The lines to copy run from the one containing "-Need to maintain" to the last line of the entries; output those lines exactly and only them, without pictures.

● **Provided information**
>>>>

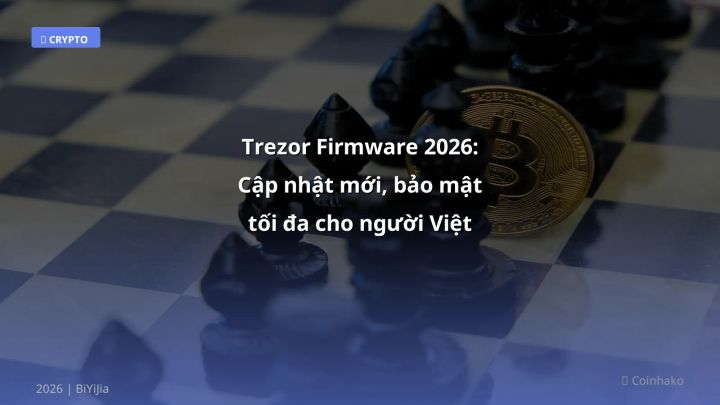 CRYPTO

Trezor Firmware 2026: Cập nhật mới, bảo mật tối đa cho người Việt

2026 | BiYiJia

Coinhako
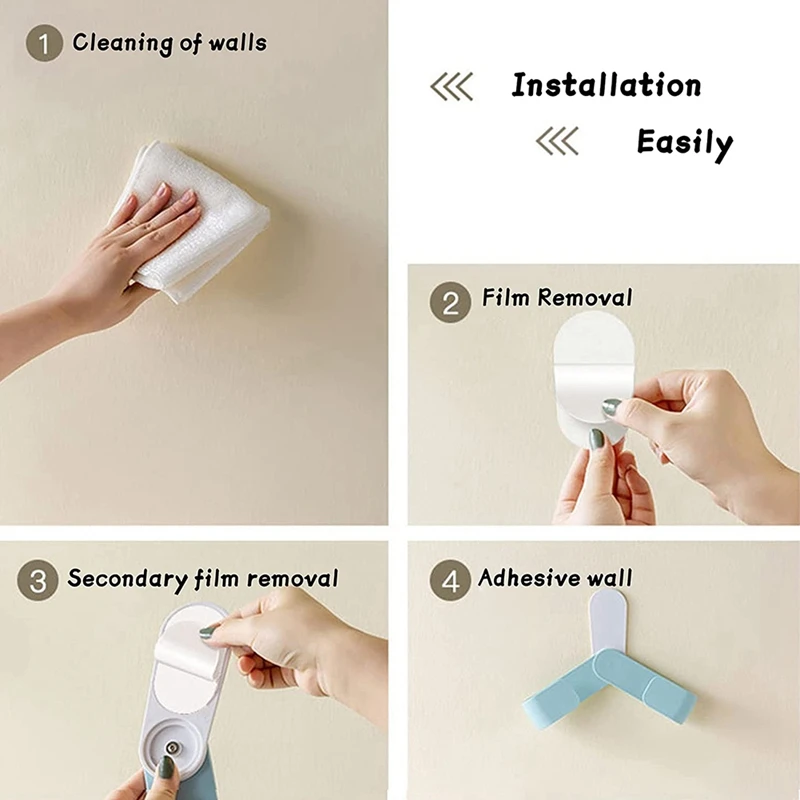 1 Cleaning of walls

Installation

Easily

2 Film Removal

3 Secondary film removal

4 Adhesive wall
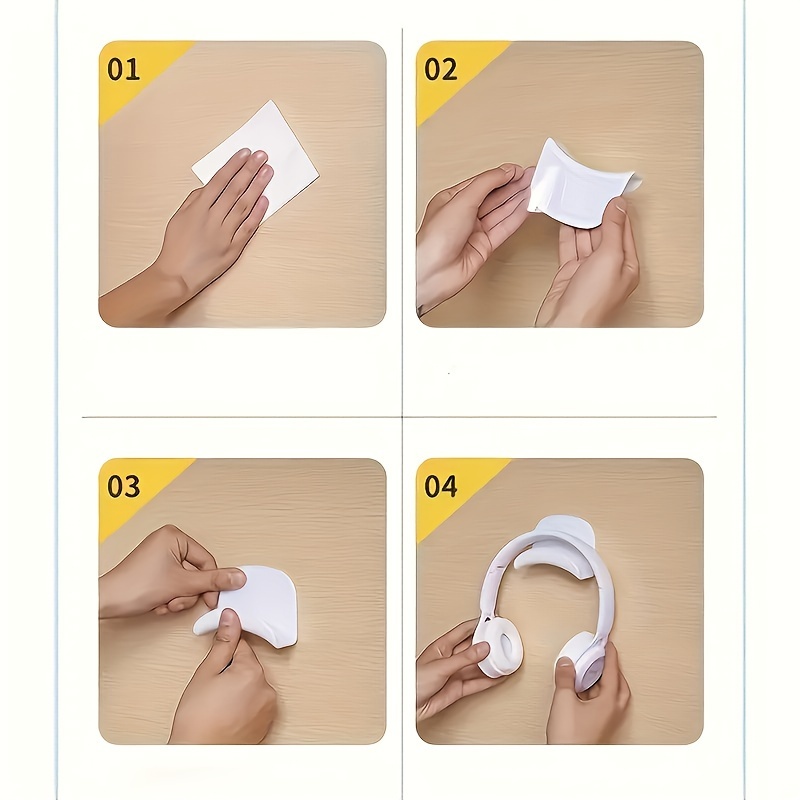 01

02

03

04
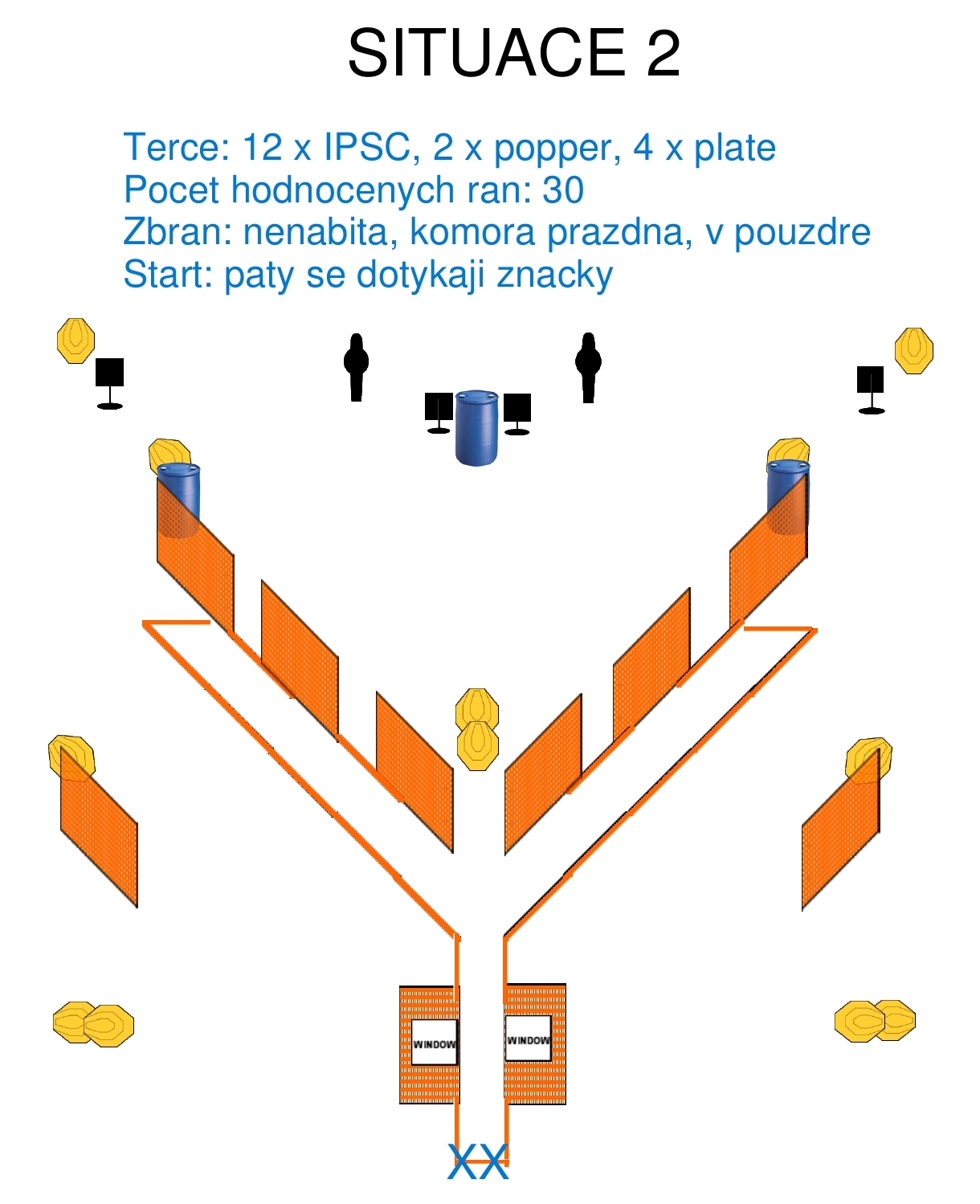 SITUACE 2

Terce: 12 x IPSC, 2 x popper, 4 x plate
Pocet hodnocenych ran: 30
Zbran: nenabita, komora prazdna, v pouzdre
Start: paty se dotykaji znacky

WINDOW

WINDOW

XX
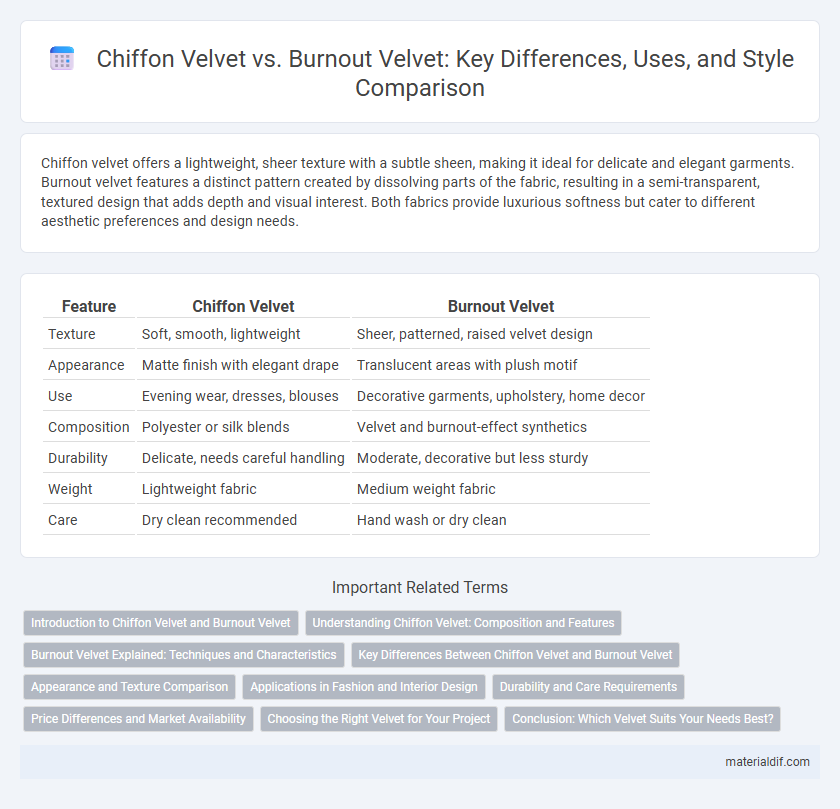 Chiffon Velvet vs. Burnout Velvet: Key Differences, Uses, and Style Comparison

Chiffon velvet offers a lightweight, sheer texture with a subtle sheen, making it ideal for delicate and elegant garments. Burnout velvet features a distinct pattern created by dissolving parts of the fabric, resulting in a semi-transparent, textured design that adds depth and visual interest. Both fabrics provide luxurious softness but cater to different aesthetic preferences and design needs.

| Feature | Chiffon Velvet | Burnout Velvet |
|---|---|---|
| Texture | Soft, smooth, lightweight | Sheer, patterned, raised velvet design |
| Appearance | Matte finish with elegant drape | Translucent areas with plush motif |
| Use | Evening wear, dresses, blouses | Decorative garments, upholstery, home decor |
| Composition | Polyester or silk blends | Velvet and burnout-effect synthetics |
| Durability | Delicate, needs careful handling | Moderate, decorative but less sturdy |
| Weight | Lightweight fabric | Medium weight fabric |
| Care | Dry clean recommended | Hand wash or dry clean |

Important Related Terms

Introduction to Chiffon Velvet and Burnout Velvet
Understanding Chiffon Velvet: Composition and Features
Burnout Velvet Explained: Techniques and Characteristics
Key Differences Between Chiffon Velvet and Burnout Velvet
Appearance and Texture Comparison
Applications in Fashion and Interior Design
Durability and Care Requirements
Price Differences and Market Availability
Choosing the Right Velvet for Your Project
Conclusion: Which Velvet Suits Your Needs Best?

materialdif.com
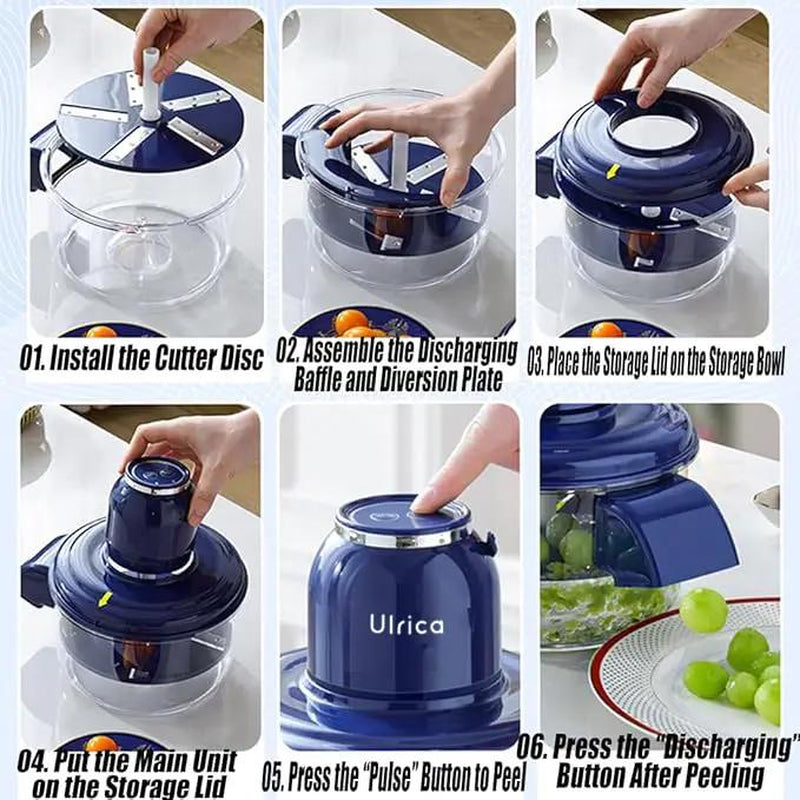 01. Install the Cutter Disc

02. Assemble the Discharging Baffle and Diversion Plate

03. Place the Storage Lid on the Storage Bowl

04. Put the Main Unit on the Storage Lid

Ulrica

05. Press the "Pulse" Button to Peel

06. Press the "Discharging" Button After Peeling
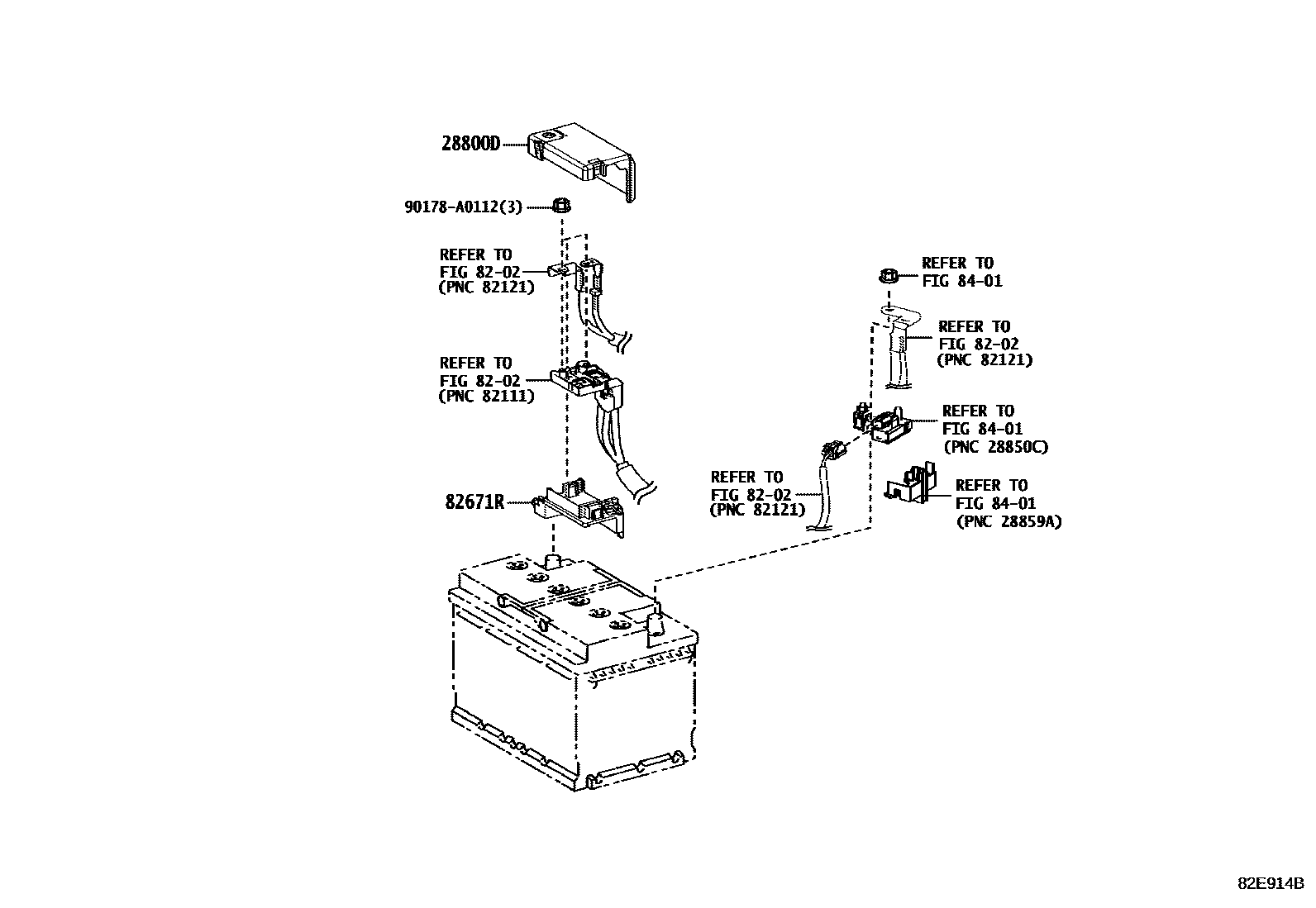 28800D

90178-A0112(3)

REFER TO
FIG 82-02
(PNC 82121)

REFER TO
FIG 82-02
(PNC 82111)

82671R

REFER TO
FIG 84-01

REFER TO
FIG 82-02
(PNC 82121)

REFER TO
FIG 84-01
(PNC 28850C)

REFER TO
FIG 82-02
(PNC 82121)

REFER TO
FIG 84-01
(PNC 28859A)

82E914B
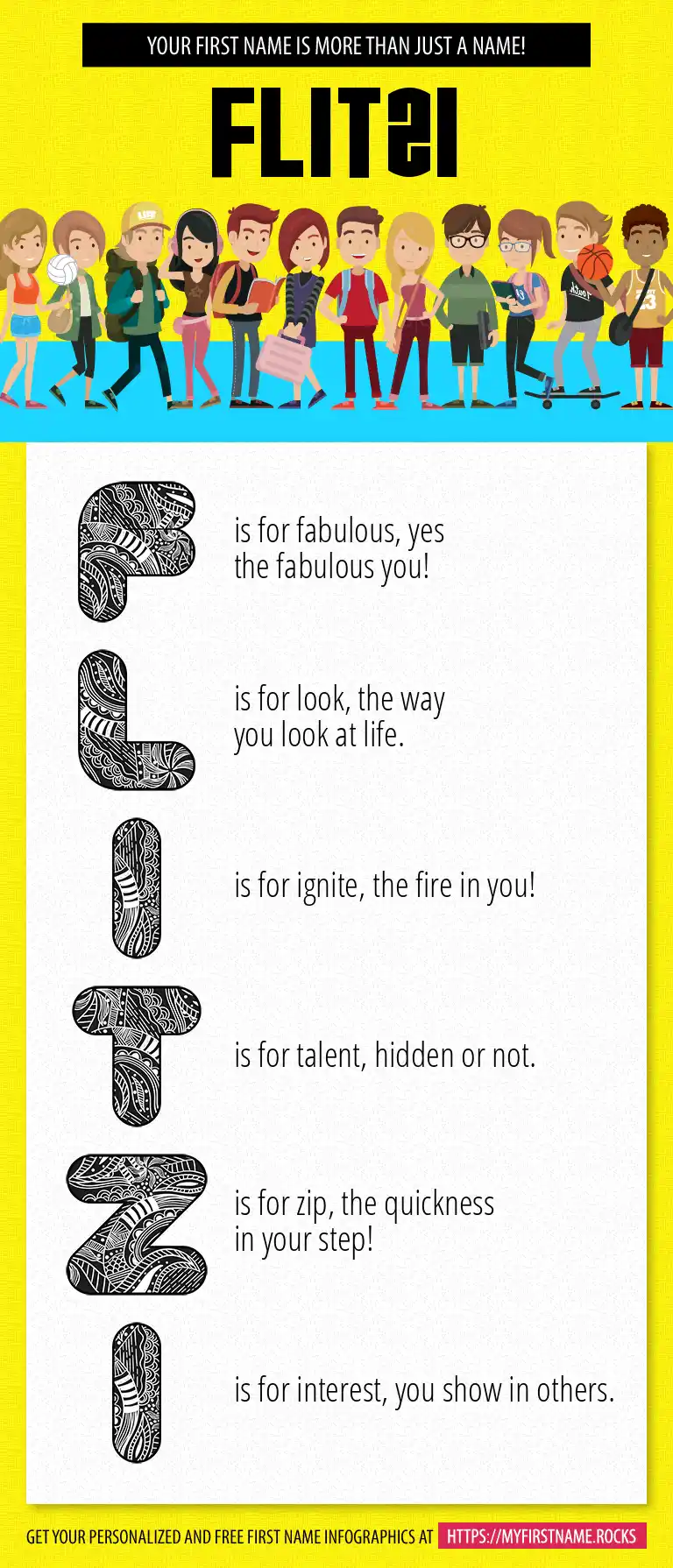 YOUR FIRST NAME IS MORE THAN JUST A NAME!

FLITZI

F is for fabulous, yes the fabulous you!

L is for look, the way you look at life.

I is for ignite, the fire in you!

T is for talent, hidden or not.

Z is for zip, the quickness in your step!

I is for interest, you show in others.

GET YOUR PERSONALIZED AND FREE FIRST NAME INFOGRAPHICS AT HTTPS://MYFIRSTNAME.ROCKS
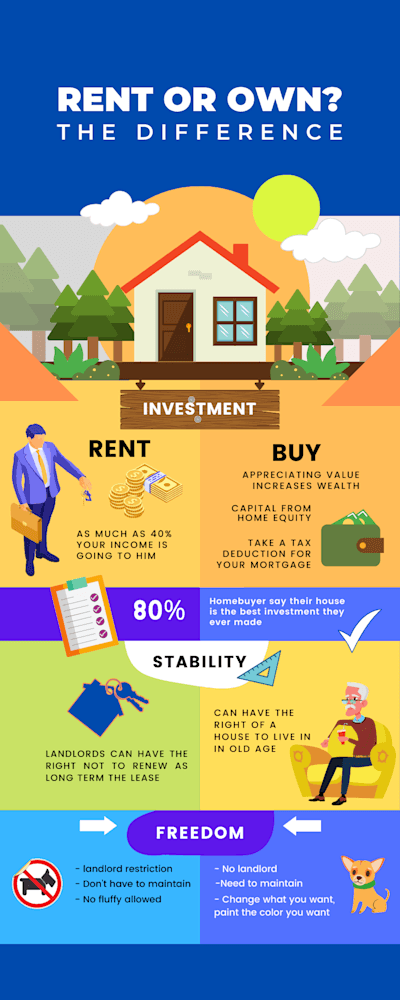 RENT OR OWN?
THE DIFFERENCE

INVESTMENT

RENT

AS MUCH AS 40% YOUR INCOME IS GOING TO HIM

BUY

APPRECIATING VALUE INCREASES WEALTH

CAPITAL FROM HOME EQUITY

TAKE A TAX DEDUCTION FOR YOUR MORTGAGE

80%

Homebuyer say their house is the best investment they ever made

STABILITY

LANDLORDS CAN HAVE THE RIGHT NOT TO RENEW AS LONG TERM THE LEASE

CAN HAVE THE RIGHT OF A HOUSE TO LIVE IN IN OLD AGE

FREEDOM

- landlord restriction
- Don't have to maintain
- No fluffy allowed

- No landlord
-Need to maintain
- Change what you want, paint the color you want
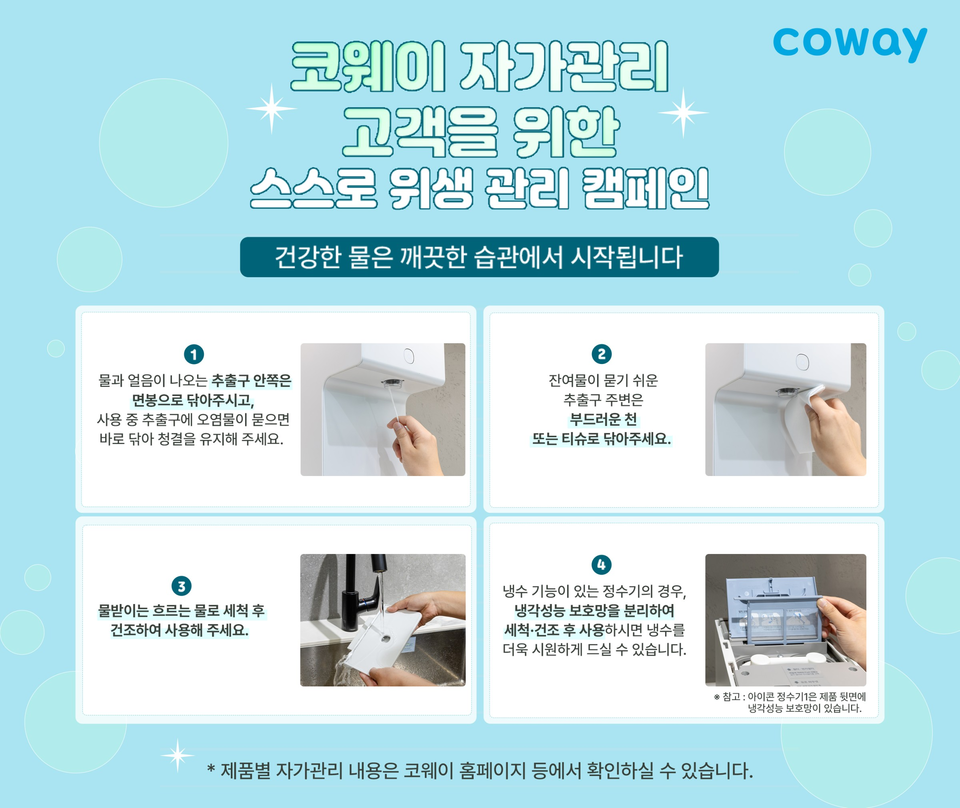 coway

코웨이 자가관리 고객을 위한 스스로 위생 관리 캠페인

건강한 물은 깨끗한 습관에서 시작됩니다

1
물과 얼음이 나오는 추출구 안쪽은 면봉으로 닦아주시고, 사용 중 추출구에 오염물이 묻으면 바로 닦아 청결을 유지해 주세요.

2
잔여물이 묻기 쉬운 추출구 주변은 부드러운 천 또는 티슈로 닦아주세요.

3
물받이는 흐르는 물로 세척 후 건조하여 사용해 주세요.

4
냉수 기능이 있는 정수기의 경우, 냉각성능 보호망을 분리하여 세척·건조 후 사용하시면 냉수를 더욱 시원하게 드실 수 있습니다.

※ 참고 : 아이콘 정수기1은 제품 뒷면에 냉각성능 보호망이 있습니다.

* 제품별 자가관리 내용은 코웨이 홈페이지 등에서 확인하실 수 있습니다.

<<<<

● **Exercise output**
-Need to maintain
- Change what you want, paint the color you want
 coway

코웨이 자가관리 고객을 위한 스스로 위생 관리 캠페인

건강한 물은 깨끗한 습관에서 시작됩니다

1
물과 얼음이 나오는 추출구 안쪽은 면봉으로 닦아주시고, 사용 중 추출구에 오염물이 묻으면 바로 닦아 청결을 유지해 주세요.

2
잔여물이 묻기 쉬운 추출구 주변은 부드러운 천 또는 티슈로 닦아주세요.

3
물받이는 흐르는 물로 세척 후 건조하여 사용해 주세요.

4
냉수 기능이 있는 정수기의 경우, 냉각성능 보호망을 분리하여 세척·건조 후 사용하시면 냉수를 더욱 시원하게 드실 수 있습니다.

※ 참고 : 아이콘 정수기1은 제품 뒷면에 냉각성능 보호망이 있습니다.

* 제품별 자가관리 내용은 코웨이 홈페이지 등에서 확인하실 수 있습니다.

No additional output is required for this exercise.